When I saw the photo of Floridian Jews on Harleys in his Jews/America/A Representation, I was convinced of Frederic Brenner’s great talent and vision. His newest grand opus Diaspora —years in the making—is an artistic/photographic tour de force. He spent a quarter of a century and traveled to forty countries working on this project. This is almost unimaginable to me, this kind of focus and dedication over so many years. Wow!
Edward Jones has recently been nominated for the National Book Awards for his first novel, The Known World, which by one reckoning has taken him eleven years, is as compelling a book as I have read.

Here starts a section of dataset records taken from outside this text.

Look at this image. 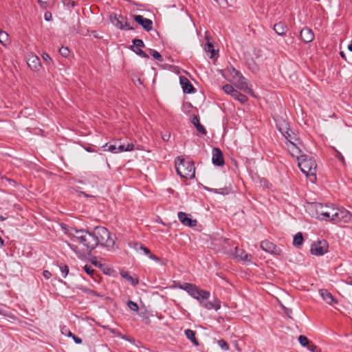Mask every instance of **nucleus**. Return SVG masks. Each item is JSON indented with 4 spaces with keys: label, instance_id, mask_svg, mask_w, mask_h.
Listing matches in <instances>:
<instances>
[{
    "label": "nucleus",
    "instance_id": "obj_1",
    "mask_svg": "<svg viewBox=\"0 0 352 352\" xmlns=\"http://www.w3.org/2000/svg\"><path fill=\"white\" fill-rule=\"evenodd\" d=\"M69 235L72 237L74 242L78 243L82 245V248L80 249L77 245L67 242V246L76 253L79 258L90 256L91 252L96 248L95 239L91 231L85 229L72 228Z\"/></svg>",
    "mask_w": 352,
    "mask_h": 352
},
{
    "label": "nucleus",
    "instance_id": "obj_2",
    "mask_svg": "<svg viewBox=\"0 0 352 352\" xmlns=\"http://www.w3.org/2000/svg\"><path fill=\"white\" fill-rule=\"evenodd\" d=\"M177 287L186 292L192 298L196 299L201 306L208 310L213 309L215 311H218L221 309V302L219 299L214 298L213 301L208 300L210 296V292L199 289L195 284L190 283H179Z\"/></svg>",
    "mask_w": 352,
    "mask_h": 352
},
{
    "label": "nucleus",
    "instance_id": "obj_3",
    "mask_svg": "<svg viewBox=\"0 0 352 352\" xmlns=\"http://www.w3.org/2000/svg\"><path fill=\"white\" fill-rule=\"evenodd\" d=\"M298 160V165L300 170L306 177H311L310 179L313 182V179H316V168L317 164L316 160L313 157L307 155L306 154H302L295 155Z\"/></svg>",
    "mask_w": 352,
    "mask_h": 352
},
{
    "label": "nucleus",
    "instance_id": "obj_4",
    "mask_svg": "<svg viewBox=\"0 0 352 352\" xmlns=\"http://www.w3.org/2000/svg\"><path fill=\"white\" fill-rule=\"evenodd\" d=\"M333 208L332 206L318 202L311 203L308 206L309 212L312 217L325 221H329L331 215L334 212Z\"/></svg>",
    "mask_w": 352,
    "mask_h": 352
},
{
    "label": "nucleus",
    "instance_id": "obj_5",
    "mask_svg": "<svg viewBox=\"0 0 352 352\" xmlns=\"http://www.w3.org/2000/svg\"><path fill=\"white\" fill-rule=\"evenodd\" d=\"M91 232L95 239L96 248L98 245L107 248H112L114 245V239L111 237V232L106 228L97 226Z\"/></svg>",
    "mask_w": 352,
    "mask_h": 352
},
{
    "label": "nucleus",
    "instance_id": "obj_6",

One of my favorite passages occurs near the end of the story:
When Augustus Townsend died in Georgia near the Florida line, he rose above the barn where he had died, up above the trees and the crumbling smokehouse and the little family house nearby and he walked away quick like toward Virginia. He discovered that when people were above it all they walked faster, as much as a hundred times faster than when they were confined to the earth and so he reached Virginia in little or no time. He came to the house he had built for his family, for Mildred his wife and Henry his son, and he opened and went through the door. He thought she might be at the kitchen table, unable to sleep and drinking something to ease here mind. But he did not find his wife there. Augustus went upstairs and found Mildred sleeping in their bed. He looked at her for a long time. Certainly as long as it would have taken him, walking up above it all, to walk to Canada and beyond. Then he went to bed, leaned over and kissed her left breast.
The kiss went through the breast, through the skin and bone and came to the cage that protected the heart. Now the kiss, like so many kisses, had all manner of keys, but it, like so many kisses was forgetful, and it could not find the right key to the cage. So in the end, frustrated, desperate, the kiss squeezed through the bars and kissed Mildred’s heart. She woke immediately and knew her husband was gone forever. All breath went and she was seized with such a pain that she had to come to her feet. But the rooms and the house were not big enough to contain her pain and she stumbled out of the room, out and down the stairs, out through the door that Augustus as usual had left open. The dog watched her from the hearth. Only in the yard could she breathe again. And the breath brought tears. She fell to her knees, out in the open yard, in her nightclothes, something Augustus would not have approved of. Augustus dies on Wednesday.
Maybe he’ll win the National Book Award he is nominated for. In
any case I look forward to talking with Jones.